■ **Исходный текст**
========================================
Роман «История одной гречанки» описывает судьбу женщины, еще девочкой попавшей в сераль турецкого паши. Французский дипломат, прототипом которого является граф де Ферриоль, выкупает ее, с большими трудностями и опасностями узнает о её настоящем происхождении, затем, когда настоящая семья в силу меркантильных причин отказывается от Теофеи, увозит девушку во Францию. Сюжет романа построен на теме эволюции сознания главной героини, выбравшей путь благочестия и противостоящей страсти спасшего ее дворянина.

С именем А.-Ф. Прево (1697-1763) в мировой литературе ассоциируется представление о переходе романной формы на качественно новую ступень художественных и формальных поисков. В частности, в романе XVIII века возрастает роль повествователя. Её принимает на себя автор, беседующий с читателем. В ней может выступать путешествующий герой, встречающий на своем пути интересных людей и передающий их истории. Наличие героя-повествователя создаёт ощущение подлинности: читатель, благодаря знакомству с рассказчиком, лично соприкасается с происходящим и оказывается если не в гуще событий, то в непосредственной близости от них. Читатель узнаёт новое, не теряя ощущения, что это новое продолжает уже знакомую и невыдуманную историю. Жанр романа – путешествия, травелога получил развитие также в немалой степени благодаря аббату Прево. По сравнению с популярным еще в этот период плутовским романом произведение Прево идет по пути к углублению психологизма, к отходу от занимательной фабулы к изображению истинных чувств. Как писатель, интересующийся психологией своих персонажей, А.-Ф. Прево находился под влиянием великих драматургов эпохи классицизма - Корнеля и Расина, в трагедиях которых господствовали необоримые страсти. У классицистов чувства представлялись достаточно отвлеченными и являлись уделом мифологических героев или выдающихся исторических лиц (королей, полководцев). А в романах А.-Ф. Прево страсть бушует в сердцах людей, занимающих в обществе более скромное положение; именно благодаря ей эти люди и возвышаются над обывательским миром. Поэтому чувства героев А.-Ф. Прево приходят в столкновение с обычными факторами человеческой жизни - материальными обстоятельствами, семейными соображениями и т. п.
========================================
■ **Извлечённые данные**
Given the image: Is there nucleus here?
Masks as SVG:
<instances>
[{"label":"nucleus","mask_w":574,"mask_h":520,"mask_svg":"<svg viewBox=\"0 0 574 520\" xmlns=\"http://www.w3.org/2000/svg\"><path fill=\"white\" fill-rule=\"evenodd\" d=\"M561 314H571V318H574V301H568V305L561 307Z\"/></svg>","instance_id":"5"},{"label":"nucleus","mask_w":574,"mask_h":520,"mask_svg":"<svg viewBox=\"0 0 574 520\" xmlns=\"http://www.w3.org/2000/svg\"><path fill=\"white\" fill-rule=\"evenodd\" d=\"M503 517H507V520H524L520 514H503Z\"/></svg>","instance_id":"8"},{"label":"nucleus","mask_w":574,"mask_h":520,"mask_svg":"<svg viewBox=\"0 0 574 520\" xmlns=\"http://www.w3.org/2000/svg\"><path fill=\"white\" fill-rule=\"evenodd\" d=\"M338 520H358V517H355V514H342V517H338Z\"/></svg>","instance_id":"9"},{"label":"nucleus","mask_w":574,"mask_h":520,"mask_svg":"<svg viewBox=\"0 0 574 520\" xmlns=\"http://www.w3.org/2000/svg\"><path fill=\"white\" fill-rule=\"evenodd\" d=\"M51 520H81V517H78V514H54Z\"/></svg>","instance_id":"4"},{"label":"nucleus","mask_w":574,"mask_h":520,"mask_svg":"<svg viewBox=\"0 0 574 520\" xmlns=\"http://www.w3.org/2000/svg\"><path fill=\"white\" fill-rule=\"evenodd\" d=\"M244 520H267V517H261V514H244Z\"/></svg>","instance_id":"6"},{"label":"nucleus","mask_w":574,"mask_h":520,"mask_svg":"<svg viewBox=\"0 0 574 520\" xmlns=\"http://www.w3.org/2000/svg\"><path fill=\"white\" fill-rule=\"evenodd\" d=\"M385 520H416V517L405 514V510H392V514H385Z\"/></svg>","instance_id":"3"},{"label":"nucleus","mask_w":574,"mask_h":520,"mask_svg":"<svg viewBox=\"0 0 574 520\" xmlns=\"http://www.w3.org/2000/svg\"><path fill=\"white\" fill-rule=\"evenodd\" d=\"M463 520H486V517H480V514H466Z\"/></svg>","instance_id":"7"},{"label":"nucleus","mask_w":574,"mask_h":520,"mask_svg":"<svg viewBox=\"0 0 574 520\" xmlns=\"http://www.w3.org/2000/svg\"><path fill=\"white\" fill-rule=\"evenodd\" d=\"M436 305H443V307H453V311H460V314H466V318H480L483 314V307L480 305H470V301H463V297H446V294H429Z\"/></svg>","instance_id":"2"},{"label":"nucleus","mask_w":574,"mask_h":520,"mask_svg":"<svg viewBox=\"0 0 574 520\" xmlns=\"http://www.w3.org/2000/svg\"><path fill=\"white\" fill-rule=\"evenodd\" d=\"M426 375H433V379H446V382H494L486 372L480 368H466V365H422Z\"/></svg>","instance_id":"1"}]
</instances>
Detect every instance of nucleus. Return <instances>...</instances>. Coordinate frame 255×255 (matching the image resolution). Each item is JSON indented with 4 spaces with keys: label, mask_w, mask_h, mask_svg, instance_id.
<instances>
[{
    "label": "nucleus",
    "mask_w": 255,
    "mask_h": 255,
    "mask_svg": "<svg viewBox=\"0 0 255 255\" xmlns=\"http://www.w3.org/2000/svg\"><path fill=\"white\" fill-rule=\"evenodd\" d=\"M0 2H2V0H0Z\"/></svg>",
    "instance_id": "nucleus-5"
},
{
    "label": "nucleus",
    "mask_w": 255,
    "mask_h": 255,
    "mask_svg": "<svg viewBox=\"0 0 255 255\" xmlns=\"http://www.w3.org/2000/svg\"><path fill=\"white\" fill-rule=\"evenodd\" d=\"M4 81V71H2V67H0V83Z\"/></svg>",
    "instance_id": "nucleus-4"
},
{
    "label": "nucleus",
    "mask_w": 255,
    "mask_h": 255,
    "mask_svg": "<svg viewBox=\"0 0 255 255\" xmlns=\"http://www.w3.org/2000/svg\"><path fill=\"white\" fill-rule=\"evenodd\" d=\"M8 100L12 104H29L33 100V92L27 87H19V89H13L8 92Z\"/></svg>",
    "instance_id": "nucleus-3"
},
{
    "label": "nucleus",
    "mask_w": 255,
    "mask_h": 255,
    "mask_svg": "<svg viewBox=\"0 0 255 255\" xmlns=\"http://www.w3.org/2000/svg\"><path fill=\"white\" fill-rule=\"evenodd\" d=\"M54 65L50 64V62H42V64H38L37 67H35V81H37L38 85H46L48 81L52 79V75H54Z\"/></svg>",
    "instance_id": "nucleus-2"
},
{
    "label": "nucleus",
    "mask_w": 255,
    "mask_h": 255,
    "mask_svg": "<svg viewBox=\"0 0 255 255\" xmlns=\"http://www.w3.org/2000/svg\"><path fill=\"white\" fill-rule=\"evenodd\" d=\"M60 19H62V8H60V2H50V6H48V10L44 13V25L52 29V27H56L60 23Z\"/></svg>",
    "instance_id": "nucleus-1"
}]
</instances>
========================================
■ **Короткая задача 1**
Выпишите из записей выше все строки, в которых встречается слово «image».
■ **Короткая задача 2**
Продолжите текст о романах Прево, начиная сразу после его последнего предложения.

■ **Ответ 1**
Given the image: Is there nucleus here?
Detect every instance of nucleus. Return <instances>...</instances>. Coordinate frame 255×255 (matching the image resolution). Each item is JSON indented with 4 spaces with keys: label, mask_w, mask_h, mask_svg, instance_id.

■ **Ответ 2**
Также следует отметить, что А.-Ф. Прево предвосхитил открытия романтиков в плане акцентирования внимания на «местном колорите». Действие романа начинается в Турции, и автор погружает нас в национальную атмосферу, не ограничиваясь поверхностным описанием быта, пейзажа и костюма. Особую новизну здесь имеет аналитическое воспроизведение национального характера – турецкого, греческого, французского, детерминированное погружением в историю и ментальный склад нации. Например, писатель очень подробно знакомит нас с традициями невольничества и рабства женщин в Турции через исповедь Теофеи: «<…> я могла установить только два начала, на которых зижделось мое воспитание: первое из них побуждало меня считать мужчин единственным источником благосостояния и счастья женщин; второе учило, что путем угождения, покорности, ласк мы можем в какой-то степени властвовать над мужчинами, в свою очередь подчинять их себе и добиваться от них всего, что нам необходимо для счастья» (Прево 1997, с.153). Здесь же, в отличие от романа Машбаша и «Писем …» Аиссе, мы наблюдаем определенную идеализацию нравов французов. Писатель при первой встрече с Теофеей в серале турецкого паши будоражит душу невольницы рассказами о высоком положении женщин во Франции, даже о культе поклонения женщине, об их свободе и независимости. Эти рассказы переворачивают сознание девушки и пробуждают в ней неодолимое стремление к свободе, независимости и добродетельной жизни. Повествователь, чья фигура анонимна (что позволяет читателю отождествлять его с автором произведения) в постоянных размышлениях над непонятным для него стремлением наложницы к добродетельной жизни, приходит к мыслям о том, что в Теофее проявилась её природная сущность, нравственные понятия, заложенные ментально. Теофея – гречанка, мусульманка, в трактовке образа героини срабатывает стереотип восприятия восточного характера европейцами. Автор пишет: «Я пришел к убеждению, что сердце Теофеи недоступно для посягательств мужчин; она, думалось мне, по врожденному ли нраву, по добродетели ли, почерпнутой из книг или размышлений, существо исключительное, поведение и взгляды коего должны служить образцом и для женщин, и для мужчин» (Прево 1997, с. 275).

Прототип Теофеи - Аиссе в реальной жизни не стала турецкой наложницей, но А.-Ф. Прево в романном художественном мире создает образ девушки, казалось бы, воспитанной в этом духе и не имевшей в своем сознании альтернативы такой судьбе, но удивительным образом стремящейся к личностной свободе: «Порою я ловила себя на том, что погружаюсь в какие-то смутные мечты, в которых не могу себе самой дать отчета. Мне казалось, что чувства мои глубже моих познаний, и что душа жаждет такого счастья, о котором я не имею ни малейшего представления» (Прево 1997, с.159).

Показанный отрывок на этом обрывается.